*** Tekstfragment
Alex de Vries

‘In iedere splinter zie ik een beeld’ – op atelierbezoek bij Wim Vonk

Interview
13 januari 2025

Als het kunstenaarschap van Wim Vonk iets niet is dan is het wel theorie. Hoewel hij eindeloos over zijn werk kan vertellen is in feite niets van tevoren bedacht, maar altijd ter plekke aangetroffen en gemaakt. Zijn werkplaats is dan ook eerder een garage dan een studio, eerder een opslagruimte dan een studeerkamer. Alex de Vries bezocht die garage en sprak Wim Vonk over zijn kunstenaarschap.

Aan vuur gaat een vonk vooraf. Wim Vonk (Amsterdam, 1950) is een wakkere vlam die zijn kunst brandend houdt. Als zoon van een opperman/stukadoor uit de Amsterdamse Spaarndammerbuurt weet hij hoe je met ongebluste kalk om moet gaan, hoe je er verontreinigingen mee kunt verwijderen en hoe je er een bruikbaar bouwmateriaal van kunt maken. In dat opzicht is niets veilig voor Wim Vonk. Alles is van zijn gading en hij geeft het beeldend betekenis. Zijn kunst is een tondeldoos. Door dingen samen te voegen blaast hij ze leven in.

Wim Vonk sprokkelt in zijn leven van alles bij elkaar en wat hij vindt verbindt hij dusdanig met elkaar dat een onverwacht verband ontstaat dat de dingen onderling ten opzichte van elkaar een nieuwe functie geeft. In zijn werkplaats in een loods bij een boerderij in de polder bij Abcoude heeft hij een vracht aan vreemde voorwerpen verzameld die hoog opgetast tot aan de zoldering reiken. De door hem gekoesterde materialen vormen een Merzbau-achtige constructie die elk moment in elkaar kan storten, maar die vooralsnog een beeldende opvatting schragen die een allesomvattende praktijk overeind houdt.

Als het kunstenaarschap van Wim Vonk iets niet is dan is het wel theorie. Hoewel hij eindeloos over zijn werk kan vertellen is in feite niets van tevoren bedacht, maar altijd ter plekke aangetroffen en gemaakt. Zijn werkplaats is dan ook eerder een garage dan een studio, eerder een opslagruimte dan een studeerkamer. Wim Vonk is een kunstenaar die iets maakt, zonder het te bedenken. Het is niet denkbeeldig, maar – hoe onwerkelijk ook – tastbaar en bruikbaar in een doelmatigheid.
Als ik hem in Abcoude bezoek is het eerste wat opvalt in de grote loods een bak die in het midden van de ruimte steeds een druppel uit een lek in het bovenlicht in het dak opvangt op deze regenachtige dag. De opeenvolgende druppels die van grote hoogte neervallen klinken in hun regelmaat als een metronoom die door John Cage is neergezet om de tijd als een ritme op te vatten.
******
*** Gegevensfragmenten
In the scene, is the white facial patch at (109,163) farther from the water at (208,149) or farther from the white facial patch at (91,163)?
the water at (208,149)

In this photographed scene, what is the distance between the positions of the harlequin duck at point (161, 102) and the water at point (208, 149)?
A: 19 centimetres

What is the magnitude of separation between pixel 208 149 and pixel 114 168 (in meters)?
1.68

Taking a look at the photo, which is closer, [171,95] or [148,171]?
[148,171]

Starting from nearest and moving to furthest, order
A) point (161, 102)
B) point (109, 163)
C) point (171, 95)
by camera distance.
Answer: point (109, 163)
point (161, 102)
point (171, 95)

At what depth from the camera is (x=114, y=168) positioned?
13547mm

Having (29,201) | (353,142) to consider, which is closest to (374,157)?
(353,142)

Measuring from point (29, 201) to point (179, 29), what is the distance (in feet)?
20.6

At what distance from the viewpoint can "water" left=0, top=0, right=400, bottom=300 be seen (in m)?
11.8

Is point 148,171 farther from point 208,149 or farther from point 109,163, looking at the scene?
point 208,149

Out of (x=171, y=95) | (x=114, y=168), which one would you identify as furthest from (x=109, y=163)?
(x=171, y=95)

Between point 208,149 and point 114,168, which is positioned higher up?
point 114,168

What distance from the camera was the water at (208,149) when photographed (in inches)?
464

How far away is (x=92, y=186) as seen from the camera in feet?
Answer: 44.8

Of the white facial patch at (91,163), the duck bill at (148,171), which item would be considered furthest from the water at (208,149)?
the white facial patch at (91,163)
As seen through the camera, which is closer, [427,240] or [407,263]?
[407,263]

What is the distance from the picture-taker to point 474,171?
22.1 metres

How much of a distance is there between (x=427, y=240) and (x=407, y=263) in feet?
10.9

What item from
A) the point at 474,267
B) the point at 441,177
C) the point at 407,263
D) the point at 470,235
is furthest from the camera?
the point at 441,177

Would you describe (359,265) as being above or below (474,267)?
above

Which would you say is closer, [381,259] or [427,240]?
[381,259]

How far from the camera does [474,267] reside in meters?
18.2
******
## Opdracht
Herschrijf in beknoptere vorm de alinea uit het tekstfragment die begint met "Wim Vonk sprokkelt in zijn leven". Behoud daarbij de belangrijkste feiten. Voor de opdracht zijn de vermeldingen niet nodig.

## Antwoord
Wim Vonk verzamelt van alles en verbindt de vondsten zo dat een onverwacht verband ontstaat, waardoor de dingen een nieuwe functie krijgen. In zijn werkplaats, een loods bij een boerderij in de polder bij Abcoude, liggen vreemde voorwerpen tot aan de zoldering opgestapeld. Deze materialen vormen een Merzbau-achtige constructie die elk moment kan instorten. Voorlopig dragen ze echter een beeldende opvatting die een allesomvattende praktijk overeind houdt.